3rd University Department of Ophthalmology, Aristotle University of Thessaloniki, Thessaloniki, Greece.
Adv Ther. 2016 Apr;33(4):481-517. doi: 10.1007/s12325-016-0302-0. Epub 2016 Feb 24.
Current management of glaucoma entails the medical, laser, or surgical reduction of intraocular pressure (IOP) to a predetermined level of target IOP, which is commensurate with either stability or delayed progression of visual loss. In the published literature, the hypothesis is often made that IOP control implies a single IOP measurement over time. Although the follow-up of glaucoma patients with single IOP measurements is quick and convenient, such measurements often do not adequately reflect the untreated IOP characteristics, or indeed the quality of treated IOP control during the 24-h cycle. Since glaucoma is a 24-h disease and the damaging effect of elevated IOP is continuous, it is logical that we should aim to understand the efficacy of all treatment options throughout the 24-h period. This article first reviews the concept and value of diurnal and 24-h IOP monitoring. It then critically evaluates selected available evidence on the 24-h efficacy of medical, laser and surgical therapy options. During the past decade several controlled trials have significantly enhanced our understanding on the 24-h efficacy of all glaucoma therapy options. Nevertheless, more long-term evidence is needed to better evaluate the 24-h efficacy of glaucoma therapy and the precise impact of IOP characteristics on glaucomatous progression and visual prognosis.

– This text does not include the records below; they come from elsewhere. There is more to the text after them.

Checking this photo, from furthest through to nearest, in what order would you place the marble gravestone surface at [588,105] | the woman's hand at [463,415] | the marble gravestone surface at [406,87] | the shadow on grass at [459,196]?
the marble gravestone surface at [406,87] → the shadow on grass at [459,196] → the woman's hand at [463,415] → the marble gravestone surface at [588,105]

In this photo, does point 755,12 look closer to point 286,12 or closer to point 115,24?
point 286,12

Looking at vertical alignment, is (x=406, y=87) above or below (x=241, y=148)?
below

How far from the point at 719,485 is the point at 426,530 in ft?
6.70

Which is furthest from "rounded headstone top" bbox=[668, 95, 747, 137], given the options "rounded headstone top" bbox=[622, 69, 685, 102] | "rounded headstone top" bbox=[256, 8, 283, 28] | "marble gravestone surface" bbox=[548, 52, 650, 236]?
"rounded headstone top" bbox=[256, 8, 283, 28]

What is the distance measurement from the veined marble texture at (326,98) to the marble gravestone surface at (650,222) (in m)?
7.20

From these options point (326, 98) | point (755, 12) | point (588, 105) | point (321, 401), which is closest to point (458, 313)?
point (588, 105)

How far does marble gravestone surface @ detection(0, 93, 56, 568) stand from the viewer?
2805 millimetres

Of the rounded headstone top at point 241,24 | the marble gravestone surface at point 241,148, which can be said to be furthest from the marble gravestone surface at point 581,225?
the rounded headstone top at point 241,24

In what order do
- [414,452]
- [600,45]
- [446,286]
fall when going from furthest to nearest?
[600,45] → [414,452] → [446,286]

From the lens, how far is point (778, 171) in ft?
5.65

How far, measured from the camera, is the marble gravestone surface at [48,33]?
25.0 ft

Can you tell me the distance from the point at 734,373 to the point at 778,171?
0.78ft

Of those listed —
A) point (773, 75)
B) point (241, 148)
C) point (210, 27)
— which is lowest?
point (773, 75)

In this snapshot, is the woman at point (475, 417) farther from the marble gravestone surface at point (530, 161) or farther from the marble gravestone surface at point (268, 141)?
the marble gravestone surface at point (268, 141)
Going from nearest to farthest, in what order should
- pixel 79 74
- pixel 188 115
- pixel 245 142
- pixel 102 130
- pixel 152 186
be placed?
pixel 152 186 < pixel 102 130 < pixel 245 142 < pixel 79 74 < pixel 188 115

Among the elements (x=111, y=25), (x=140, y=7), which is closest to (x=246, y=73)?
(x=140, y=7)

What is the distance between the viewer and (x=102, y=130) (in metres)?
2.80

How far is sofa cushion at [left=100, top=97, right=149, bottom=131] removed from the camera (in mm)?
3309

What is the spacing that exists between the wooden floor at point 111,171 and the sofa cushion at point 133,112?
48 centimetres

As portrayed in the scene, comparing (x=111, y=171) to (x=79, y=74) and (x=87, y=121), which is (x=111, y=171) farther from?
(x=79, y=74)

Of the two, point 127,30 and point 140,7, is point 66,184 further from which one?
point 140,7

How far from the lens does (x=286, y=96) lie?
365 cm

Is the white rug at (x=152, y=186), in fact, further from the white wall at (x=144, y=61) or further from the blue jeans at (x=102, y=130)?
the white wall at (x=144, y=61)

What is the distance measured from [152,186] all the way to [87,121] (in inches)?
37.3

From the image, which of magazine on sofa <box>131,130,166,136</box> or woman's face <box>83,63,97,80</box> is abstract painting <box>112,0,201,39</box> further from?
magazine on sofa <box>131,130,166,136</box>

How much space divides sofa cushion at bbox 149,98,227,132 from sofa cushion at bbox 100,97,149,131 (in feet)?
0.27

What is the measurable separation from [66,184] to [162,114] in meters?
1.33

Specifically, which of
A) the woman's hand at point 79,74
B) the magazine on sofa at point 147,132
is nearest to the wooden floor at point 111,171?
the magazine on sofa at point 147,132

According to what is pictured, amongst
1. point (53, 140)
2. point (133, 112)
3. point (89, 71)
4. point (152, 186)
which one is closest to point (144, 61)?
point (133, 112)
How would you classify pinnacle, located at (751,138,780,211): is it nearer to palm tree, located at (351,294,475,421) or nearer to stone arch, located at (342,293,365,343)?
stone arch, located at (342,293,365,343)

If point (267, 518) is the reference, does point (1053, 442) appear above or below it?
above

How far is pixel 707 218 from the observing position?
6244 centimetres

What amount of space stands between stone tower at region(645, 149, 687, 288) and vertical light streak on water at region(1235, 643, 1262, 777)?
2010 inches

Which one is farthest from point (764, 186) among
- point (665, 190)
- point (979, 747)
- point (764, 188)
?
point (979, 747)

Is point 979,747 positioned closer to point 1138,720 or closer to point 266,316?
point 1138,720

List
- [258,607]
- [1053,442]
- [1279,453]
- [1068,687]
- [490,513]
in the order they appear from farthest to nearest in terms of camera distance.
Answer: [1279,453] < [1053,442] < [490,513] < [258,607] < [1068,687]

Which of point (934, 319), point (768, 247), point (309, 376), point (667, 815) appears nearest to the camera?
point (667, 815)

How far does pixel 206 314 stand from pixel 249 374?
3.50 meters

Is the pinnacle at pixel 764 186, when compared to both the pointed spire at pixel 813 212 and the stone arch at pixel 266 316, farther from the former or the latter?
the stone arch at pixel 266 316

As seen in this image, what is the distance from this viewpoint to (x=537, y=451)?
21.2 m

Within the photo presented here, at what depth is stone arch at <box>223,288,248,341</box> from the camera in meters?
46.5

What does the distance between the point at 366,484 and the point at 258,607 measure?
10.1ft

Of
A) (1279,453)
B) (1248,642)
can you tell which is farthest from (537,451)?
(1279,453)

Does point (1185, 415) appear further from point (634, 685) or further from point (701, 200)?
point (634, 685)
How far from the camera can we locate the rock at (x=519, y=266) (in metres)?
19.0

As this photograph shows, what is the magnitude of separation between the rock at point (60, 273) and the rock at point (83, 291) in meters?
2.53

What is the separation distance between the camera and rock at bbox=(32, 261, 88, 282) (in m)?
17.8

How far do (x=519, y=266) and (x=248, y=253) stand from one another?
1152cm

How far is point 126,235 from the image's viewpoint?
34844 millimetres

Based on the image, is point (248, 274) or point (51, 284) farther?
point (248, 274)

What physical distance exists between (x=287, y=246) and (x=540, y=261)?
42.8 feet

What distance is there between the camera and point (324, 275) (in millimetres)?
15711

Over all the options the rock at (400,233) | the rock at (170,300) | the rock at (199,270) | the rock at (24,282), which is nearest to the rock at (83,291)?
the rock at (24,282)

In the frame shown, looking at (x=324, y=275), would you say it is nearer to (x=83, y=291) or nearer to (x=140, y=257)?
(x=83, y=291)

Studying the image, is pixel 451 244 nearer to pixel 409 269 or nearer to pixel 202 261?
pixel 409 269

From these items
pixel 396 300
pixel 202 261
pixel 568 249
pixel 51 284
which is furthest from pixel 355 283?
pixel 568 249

目前青光眼的治疗方法包括通过药物、激光或手术将眼压降低到预定的目标眼压水平,该水平与视力丧失的稳定或延缓进展相适应。在已发表的文献中,常常假设眼压控制意味着随时间进行单次眼压测量。虽然对青光眼患者进行单次眼压测量随访快速且方便,但此类测量往往无法充分反映未经治疗时的眼压特征,也不能反映24小时周期内治疗后眼压控制的质量。由于青光眼是一种24小时疾病,眼压升高的损害作用是持续的,因此我们的目标是了解所有治疗方案在24小时内的疗效,这是合乎逻辑的。本文首先回顾了昼夜和24小时眼压监测的概念和价值。然后对关于药物、激光和手术治疗方案24小时疗效的现有证据进行批判性评估。在过去十年中,多项对照试验显著增进了我们对所有青光眼治疗方案24小时疗效的理解。然而,仍需要更多长期证据来更好地评估青光眼治疗的24小时疗效以及眼压特征对青光眼进展和视力预后的精确影响。